Warum immer mehr Chinesen nach Österreich reisen

Mit dem zunehmenden Wohlstand der Chinesen hat in den letzten Jahren auch die Anzahl unserer Gäste aus Fernost in Österreich sehr zugenommen. Und es gibt ein ganz besonderes Reiseziel, das die Besucher aus dem Reich der Mitte anzieht wie die Motten das Licht: Es handelt sich um einen Ort mit siebenhundert Einwohnern: Hallstatt.

Zugegeben Hallstatt ist ein schnuckeliges Örtchen, das wie ein Schwalbennest an die Berge gebaut über dem kristallklaren Bergsee hängt – eben Alpenidylle pur! Doch Hallstatt befindet sich nicht im bekannten Tirol – das Synonym für österreichische Bergwelt – sondern viel weiter östlich am südlichsten Zipfel des Bundeslands Oberösterreichs.
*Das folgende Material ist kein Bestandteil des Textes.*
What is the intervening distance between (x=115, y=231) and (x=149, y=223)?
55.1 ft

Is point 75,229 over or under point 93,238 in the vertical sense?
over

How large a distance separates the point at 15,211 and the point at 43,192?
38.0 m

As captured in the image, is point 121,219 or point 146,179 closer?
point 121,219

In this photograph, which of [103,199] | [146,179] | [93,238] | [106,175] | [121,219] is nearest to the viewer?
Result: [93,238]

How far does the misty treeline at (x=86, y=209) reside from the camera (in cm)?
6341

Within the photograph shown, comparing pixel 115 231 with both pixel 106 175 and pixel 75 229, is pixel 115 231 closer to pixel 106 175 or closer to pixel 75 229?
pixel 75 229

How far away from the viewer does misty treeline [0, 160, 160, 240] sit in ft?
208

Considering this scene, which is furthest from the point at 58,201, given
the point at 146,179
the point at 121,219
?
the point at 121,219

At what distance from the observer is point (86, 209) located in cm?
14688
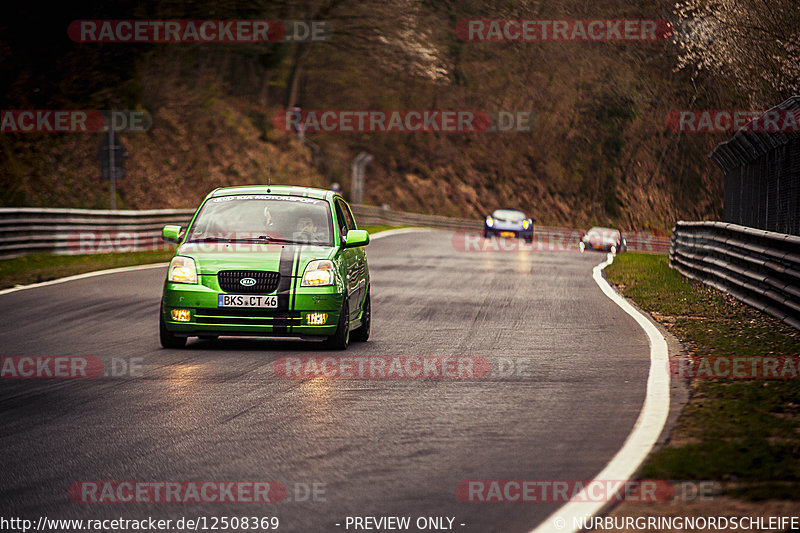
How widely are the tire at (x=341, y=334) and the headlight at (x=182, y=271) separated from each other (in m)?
1.51

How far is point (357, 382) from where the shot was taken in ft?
31.2

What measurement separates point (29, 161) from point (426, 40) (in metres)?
20.3

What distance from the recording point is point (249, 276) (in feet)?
37.7

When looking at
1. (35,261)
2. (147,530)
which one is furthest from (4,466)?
(35,261)

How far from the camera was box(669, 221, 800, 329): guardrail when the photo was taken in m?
12.7

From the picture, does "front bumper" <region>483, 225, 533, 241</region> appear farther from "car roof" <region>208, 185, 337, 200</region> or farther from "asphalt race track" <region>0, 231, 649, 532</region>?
"car roof" <region>208, 185, 337, 200</region>

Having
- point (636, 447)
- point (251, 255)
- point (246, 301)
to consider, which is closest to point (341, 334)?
point (246, 301)

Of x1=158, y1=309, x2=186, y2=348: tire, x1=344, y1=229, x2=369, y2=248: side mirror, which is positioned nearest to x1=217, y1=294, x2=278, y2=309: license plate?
x1=158, y1=309, x2=186, y2=348: tire

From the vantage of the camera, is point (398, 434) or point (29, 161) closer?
point (398, 434)

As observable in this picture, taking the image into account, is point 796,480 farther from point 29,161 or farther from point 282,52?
point 282,52

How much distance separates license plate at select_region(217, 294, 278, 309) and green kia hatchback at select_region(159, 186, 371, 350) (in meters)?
0.01

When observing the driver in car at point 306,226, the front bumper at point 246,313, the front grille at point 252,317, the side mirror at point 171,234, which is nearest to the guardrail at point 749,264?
the front bumper at point 246,313

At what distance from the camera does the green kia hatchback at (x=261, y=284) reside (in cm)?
1141

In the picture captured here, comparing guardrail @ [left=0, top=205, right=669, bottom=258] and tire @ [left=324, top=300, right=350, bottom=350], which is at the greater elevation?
guardrail @ [left=0, top=205, right=669, bottom=258]
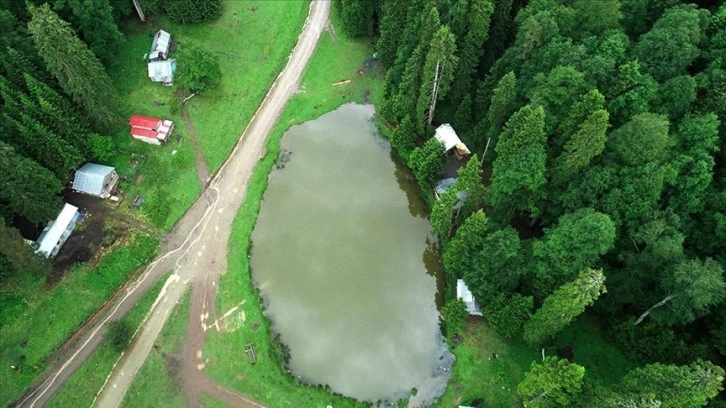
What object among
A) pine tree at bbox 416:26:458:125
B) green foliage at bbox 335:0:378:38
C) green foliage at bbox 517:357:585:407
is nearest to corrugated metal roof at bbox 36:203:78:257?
pine tree at bbox 416:26:458:125

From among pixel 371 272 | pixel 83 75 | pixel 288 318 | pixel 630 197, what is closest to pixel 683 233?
pixel 630 197

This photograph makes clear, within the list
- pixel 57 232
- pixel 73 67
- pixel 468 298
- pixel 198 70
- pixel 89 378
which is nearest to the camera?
pixel 89 378

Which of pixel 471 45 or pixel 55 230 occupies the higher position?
pixel 471 45

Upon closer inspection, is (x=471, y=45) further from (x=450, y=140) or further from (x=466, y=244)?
(x=466, y=244)

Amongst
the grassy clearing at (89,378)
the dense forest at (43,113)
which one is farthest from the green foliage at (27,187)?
the grassy clearing at (89,378)

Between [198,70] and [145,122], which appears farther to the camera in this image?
[198,70]

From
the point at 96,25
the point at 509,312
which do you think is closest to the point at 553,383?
the point at 509,312

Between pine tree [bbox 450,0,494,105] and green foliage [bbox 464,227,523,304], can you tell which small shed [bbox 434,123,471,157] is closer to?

Die Anreise erfolgt oft per Zug Zugverbindungen aus Wien.

Grund für die magnetische Anziehungskraft der Chinesen ist ein ganz skurrilles Detail. Vor ein paar Jahren kamen Abordnungen Chinesischer Investoren nach Österreich und fotografierten, vermaßen, dokumentierten jedes Detail am beschaulichen Hallstatt. Denn sie wollten diesen Ort inklusive künstlich angelegten See 1:1 in China nachbauen – nicht etwa als Miniversion in einem Vergnügungspark, sonder maßstabgetreu als neu entstehender Urlaubsort in China für Chinesen. Hatte man diese Information in Österreich ursprünglich als Scherz betrachtet, staunte man nicht schlecht, als nur zwei Jahre später tatsächlich Hallstatt in China fertiggestllt wurde. Man ließ keine Details aus, sogar die Beschriftungen der Gasthäuser und Geschäfte wurden eins zu eins übernommen. Und es wäre kein echtes chinesisches Plagiat, hätten sich da nicht auch sämtliche Schreibfehler eingeschlichen.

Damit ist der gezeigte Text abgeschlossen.